Given exercise:
Copy out every one of these records word for word, keeping each line as it stands.

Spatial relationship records
## BEGIN
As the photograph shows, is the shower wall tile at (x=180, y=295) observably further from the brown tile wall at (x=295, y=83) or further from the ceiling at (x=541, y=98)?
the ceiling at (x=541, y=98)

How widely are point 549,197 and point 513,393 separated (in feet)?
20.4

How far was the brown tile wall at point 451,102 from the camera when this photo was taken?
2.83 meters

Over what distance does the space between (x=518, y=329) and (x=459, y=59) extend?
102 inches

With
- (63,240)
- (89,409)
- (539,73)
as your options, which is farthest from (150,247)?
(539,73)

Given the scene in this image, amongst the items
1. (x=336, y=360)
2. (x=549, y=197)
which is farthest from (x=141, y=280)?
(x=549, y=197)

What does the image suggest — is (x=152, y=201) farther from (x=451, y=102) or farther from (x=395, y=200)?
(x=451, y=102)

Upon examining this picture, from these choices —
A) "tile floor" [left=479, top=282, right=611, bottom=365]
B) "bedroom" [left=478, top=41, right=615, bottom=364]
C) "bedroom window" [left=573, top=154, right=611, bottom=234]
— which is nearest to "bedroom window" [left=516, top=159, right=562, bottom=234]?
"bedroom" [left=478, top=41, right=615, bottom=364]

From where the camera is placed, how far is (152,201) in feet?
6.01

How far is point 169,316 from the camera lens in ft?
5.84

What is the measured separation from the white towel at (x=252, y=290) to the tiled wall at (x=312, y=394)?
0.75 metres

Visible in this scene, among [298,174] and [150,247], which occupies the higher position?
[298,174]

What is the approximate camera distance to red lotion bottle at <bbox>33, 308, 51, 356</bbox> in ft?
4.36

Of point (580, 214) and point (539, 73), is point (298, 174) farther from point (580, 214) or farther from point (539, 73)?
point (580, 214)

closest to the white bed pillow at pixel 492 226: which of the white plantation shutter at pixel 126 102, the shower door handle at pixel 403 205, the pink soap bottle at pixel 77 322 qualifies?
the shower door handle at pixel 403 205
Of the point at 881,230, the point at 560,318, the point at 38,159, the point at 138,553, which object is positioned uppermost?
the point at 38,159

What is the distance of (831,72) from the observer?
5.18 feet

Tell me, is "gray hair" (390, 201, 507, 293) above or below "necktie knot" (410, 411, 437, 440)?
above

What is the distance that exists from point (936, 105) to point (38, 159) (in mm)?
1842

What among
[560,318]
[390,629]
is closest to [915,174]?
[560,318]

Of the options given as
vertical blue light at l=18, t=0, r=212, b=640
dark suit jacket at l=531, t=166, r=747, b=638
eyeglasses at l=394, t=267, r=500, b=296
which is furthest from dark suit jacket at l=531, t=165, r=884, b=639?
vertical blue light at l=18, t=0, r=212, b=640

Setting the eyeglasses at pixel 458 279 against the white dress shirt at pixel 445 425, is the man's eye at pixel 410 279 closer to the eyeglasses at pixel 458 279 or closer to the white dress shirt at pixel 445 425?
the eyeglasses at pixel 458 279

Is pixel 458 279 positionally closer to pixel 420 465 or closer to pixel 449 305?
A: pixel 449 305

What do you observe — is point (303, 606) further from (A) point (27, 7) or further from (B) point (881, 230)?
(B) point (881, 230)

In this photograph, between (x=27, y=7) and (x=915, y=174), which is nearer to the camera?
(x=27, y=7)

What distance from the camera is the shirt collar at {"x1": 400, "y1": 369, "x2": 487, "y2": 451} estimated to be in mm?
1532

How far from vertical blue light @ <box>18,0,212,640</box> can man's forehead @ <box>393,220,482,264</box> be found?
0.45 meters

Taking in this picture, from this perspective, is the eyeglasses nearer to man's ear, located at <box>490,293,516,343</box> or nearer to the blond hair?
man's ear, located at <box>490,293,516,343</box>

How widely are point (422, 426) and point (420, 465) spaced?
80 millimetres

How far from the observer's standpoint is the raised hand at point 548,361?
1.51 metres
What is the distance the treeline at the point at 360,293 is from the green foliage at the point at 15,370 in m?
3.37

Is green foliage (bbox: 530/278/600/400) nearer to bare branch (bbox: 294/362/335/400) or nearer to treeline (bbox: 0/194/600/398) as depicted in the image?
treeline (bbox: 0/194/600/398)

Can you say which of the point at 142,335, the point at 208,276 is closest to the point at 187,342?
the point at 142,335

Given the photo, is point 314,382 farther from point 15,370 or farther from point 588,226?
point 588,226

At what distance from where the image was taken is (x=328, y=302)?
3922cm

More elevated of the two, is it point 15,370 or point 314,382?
## END
Output of the task:
As the photograph shows, is the shower wall tile at (x=180, y=295) observably further from the brown tile wall at (x=295, y=83) or further from the ceiling at (x=541, y=98)?
the ceiling at (x=541, y=98)

How widely are point 549,197 and point 513,393 separated (in feet)?
20.4

How far was the brown tile wall at point 451,102 from the camera when this photo was taken?
2.83 meters

Over what distance does the space between (x=518, y=329) and (x=459, y=59) extend?
102 inches

With
- (63,240)
- (89,409)
- (539,73)
as your options, which is farthest from (150,247)?
(539,73)

Given the scene in this image, amongst the items
1. (x=336, y=360)
2. (x=549, y=197)
which is farthest from (x=141, y=280)?
(x=549, y=197)

What does the image suggest — is (x=152, y=201) farther from (x=451, y=102) or farther from (x=395, y=200)?
(x=451, y=102)

Upon examining this picture, from these choices —
A) "tile floor" [left=479, top=282, right=611, bottom=365]
B) "bedroom" [left=478, top=41, right=615, bottom=364]
C) "bedroom window" [left=573, top=154, right=611, bottom=234]
— which is nearest to "bedroom window" [left=516, top=159, right=562, bottom=234]?
"bedroom" [left=478, top=41, right=615, bottom=364]

From where the camera is placed, how far is (152,201) in feet?
6.01

How far is point 169,316 from the camera lens in ft?
5.84

What is the measured separation from the white towel at (x=252, y=290) to the tiled wall at (x=312, y=394)?
0.75 metres

Visible in this scene, among [298,174] and [150,247], which occupies the higher position?
[298,174]

What is the approximate camera distance to red lotion bottle at <bbox>33, 308, 51, 356</bbox> in ft?
4.36

Of point (580, 214) and point (539, 73), is point (298, 174) farther from point (580, 214) or farther from point (539, 73)?
point (580, 214)

closest to the white bed pillow at pixel 492 226: which of the white plantation shutter at pixel 126 102, the shower door handle at pixel 403 205, the pink soap bottle at pixel 77 322 qualifies?
the shower door handle at pixel 403 205
Of the point at 881,230, the point at 560,318, the point at 38,159, the point at 138,553, which object is positioned uppermost?
the point at 38,159

What is the distance of (831,72) from the observer?
5.18 feet

Tell me, is "gray hair" (390, 201, 507, 293) above or below "necktie knot" (410, 411, 437, 440)?
above

What is the distance that exists from point (936, 105) to point (38, 159) (in mm)?
1842

What among
[560,318]
[390,629]
is closest to [915,174]?
[560,318]

Of the options given as
vertical blue light at l=18, t=0, r=212, b=640
dark suit jacket at l=531, t=166, r=747, b=638
eyeglasses at l=394, t=267, r=500, b=296
which is furthest from dark suit jacket at l=531, t=165, r=884, b=639?
vertical blue light at l=18, t=0, r=212, b=640

Setting the eyeglasses at pixel 458 279 against the white dress shirt at pixel 445 425, is the man's eye at pixel 410 279 closer to the eyeglasses at pixel 458 279 or closer to the white dress shirt at pixel 445 425?
the eyeglasses at pixel 458 279

Is pixel 458 279 positionally closer to pixel 420 465 or closer to pixel 449 305?
A: pixel 449 305

What do you observe — is point (303, 606) further from (A) point (27, 7) or further from (B) point (881, 230)?
(B) point (881, 230)

In this photograph, between (x=27, y=7) and (x=915, y=174), which is nearer to the camera?
(x=27, y=7)

What distance from the camera is the shirt collar at {"x1": 400, "y1": 369, "x2": 487, "y2": 451} estimated to be in mm?
1532

How far from vertical blue light @ <box>18,0,212,640</box> can man's forehead @ <box>393,220,482,264</box> be found?
0.45 meters

Taking in this picture, from this perspective, is the eyeglasses nearer to man's ear, located at <box>490,293,516,343</box> or nearer to the blond hair?
man's ear, located at <box>490,293,516,343</box>

How widely are point (422, 426) and point (420, 465) spaced?
80 millimetres

How far from the observer's standpoint is the raised hand at point 548,361?
1.51 metres
What is the distance the treeline at the point at 360,293 is from the green foliage at the point at 15,370 in m?
3.37

Is green foliage (bbox: 530/278/600/400) nearer to bare branch (bbox: 294/362/335/400) or nearer to treeline (bbox: 0/194/600/398) as depicted in the image?
treeline (bbox: 0/194/600/398)

Can you say which of the point at 142,335, the point at 208,276 is closest to the point at 187,342?
the point at 142,335

Given the photo, is point 314,382 farther from point 15,370 or farther from point 588,226?
point 588,226

At what distance from where the image was taken is (x=328, y=302)?
3922cm

More elevated of the two, is it point 15,370 or point 314,382?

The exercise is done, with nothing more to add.